Une installation de purification de biogaz Biolectric purifie le biogaz en gaz vert (biométhane).
Ce gaz vert peut être injecté dans le réseau de gaz naturel via une canalisation ou utilisé comme carburant pour tracteur ou camion.
Applicable à la ferme à partir de 150 vaches.
Pour une ferme type avec 250 vaches, vous produisez 1 350 000 kWh de gaz vert par an. Avec une subvention SDE++ (catégorie moyenne) de €0,1588 par kWh, vous atteignez facilement plus de €210 000 de revenus grâce à la vente de votre gaz par an.
Une installation de gaz vert produit du gaz comparable au gaz naturel et peut donc être utilisé comme source d’énergie durable.
Dans l’installation, le biogaz subit plusieurs processus.
Voulez-vous voir comment cela fonctionne ?
Le lisier est pompé plusieurs fois par jour directement de la fosse de réception. Un agitateur submersible assure une bonne homogénéisation dans le silo pour une production optimale de biogaz. Conjointement au cycle d’alimentation, le digestat est pompé et stocké dans le stockage existant de la ferme.
Le lisier dans le digesteur crée du biogaz via un processus anaérobie. Le processus dans le digesteur est identique à celui d’une installation de cogénération, mais le traitement du gaz est différent.
Dans le conteneur, le biogaz est activement refroidi par le refroidisseur de gaz pour éliminer l’eau.
Le biogaz passe ensuite par un filtre à charbon actif pour en extraire le soufre résiduel (H₂S).
Pour pouvoir être injecté dans le réseau de gaz naturel en tant que gaz vert, il devra contenir au minimum 90 % de méthane.
Le CO₂ présent doit donc être filtré.

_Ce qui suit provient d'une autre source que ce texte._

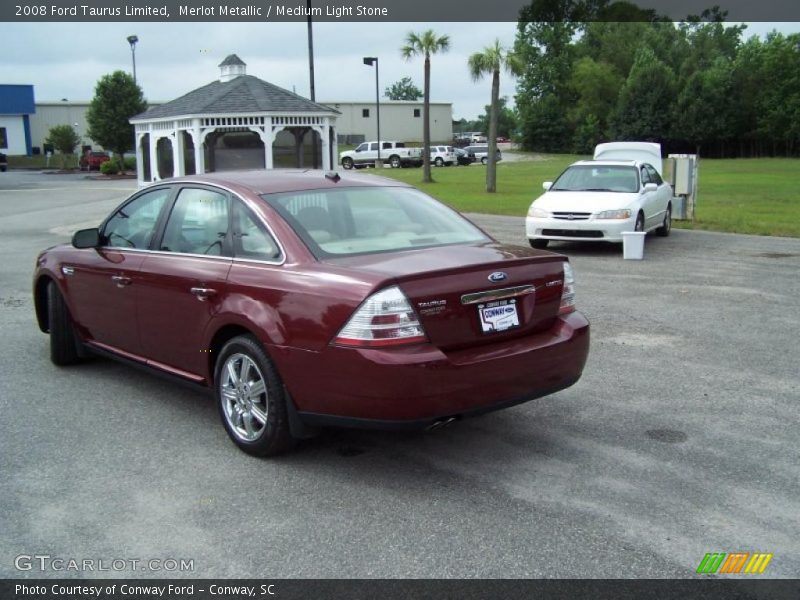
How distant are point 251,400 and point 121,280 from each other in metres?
1.64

Cela se fait dans une unité séparée car le compresseur met le gaz sous pression pour que la filtration se déroule correctement.
Ensuite, il passe plusieurs fois par un filtre membranaire qui sépare le méthane (CH4) du dioxyde de carbone (CO2). Nous obtenons ainsi la bonne proportion de CH4.

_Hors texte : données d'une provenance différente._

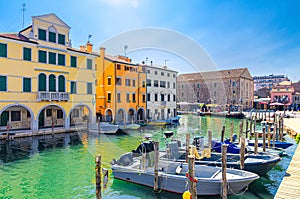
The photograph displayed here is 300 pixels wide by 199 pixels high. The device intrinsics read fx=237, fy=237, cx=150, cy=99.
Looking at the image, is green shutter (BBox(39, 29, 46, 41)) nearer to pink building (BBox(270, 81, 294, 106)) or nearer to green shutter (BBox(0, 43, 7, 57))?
green shutter (BBox(0, 43, 7, 57))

Le gaz sortant des filtres membranaires est constamment surveillé.
Des gaz de référence ou de calibration sont utilisés pour garantir que le gaz vert est de la bonne qualité.
Le gaz ne répond pas aux normes ? Il est alors automatiquement recirculé et refiltrer.
Après la filtration, l’installation ajoutera du THT au gaz vert. Il s’agit d’un odorant incolore qui donne l’odeur typique du gaz naturel. Cela sert uniquement à alerter les consommateurs en cas de fuite de gaz indésirable.
Le gaz est maintenant prêt à être injecté dans le réseau et cela se fait via un raccordement certifié au réseau de distribution de gaz.
Contrairement à une installation de cogénération, une installation de gaz vert ne dispose pas de chaleur résiduelle. C’est pourquoi nous utilisons une pompe à chaleur pour chauffer le digesteur.
Ceci est important pour que le lisier dans le silo soit chauffé à la température de fonctionnement optimale de 40°C.
Produisez votre propre énergie et vendez votre gaz vert.
Vos animaux apportent le lisier, l’installation fait le reste.
Vous gérez votre installation en quelques clics, de n’importe où.
L’installation prend en moyenne 3 jours.
Au moins 95 % de rendement technique, pendant 20 ans.
Le lisier est toujours disponible, 24/7, que le soleil brille ou que le vent souffle.
Votre biogaz fonctionne comme la batterie la plus avantageuse et vous rend indépendant des prix de l’énergie fluctuants et en hausse.
Réduisez votre facture énergétique et vendez l’énergie excédentaire.
Lorsque vous avez une surcapacité, vous pouvez optimiser votre production avec notre algorithme SMART.
Transformez le lisier en digestat.
Après séparation solide-liquide, l’un des meilleurs litières pour les vaches.
Comme engrais, une odeur moins forte et, grâce à une fluidité accrue, une bien meilleure absorption des NPK.
Cela vous permet également de réduire les engrais chimiques.
Grâce à un haut niveau d’automatisation et à l’abonnement d’entretien Biolectric avec garantie technique, le suivi quotidien est limité à un maximum de 15 minutes.
Cela vous permet de rester concentré sur le soin des animaux et des cultures.
En méthanisant le lisier frais sur la ferme, vous maximisez la réduction des émissions de méthane jusqu’à 82%.
Et cela sans transport de lisier, ni maïs ou autres co-produits.
Pour nous, le maïs est une culture alimentaire, pas destinée à la production d’énergie « verte ».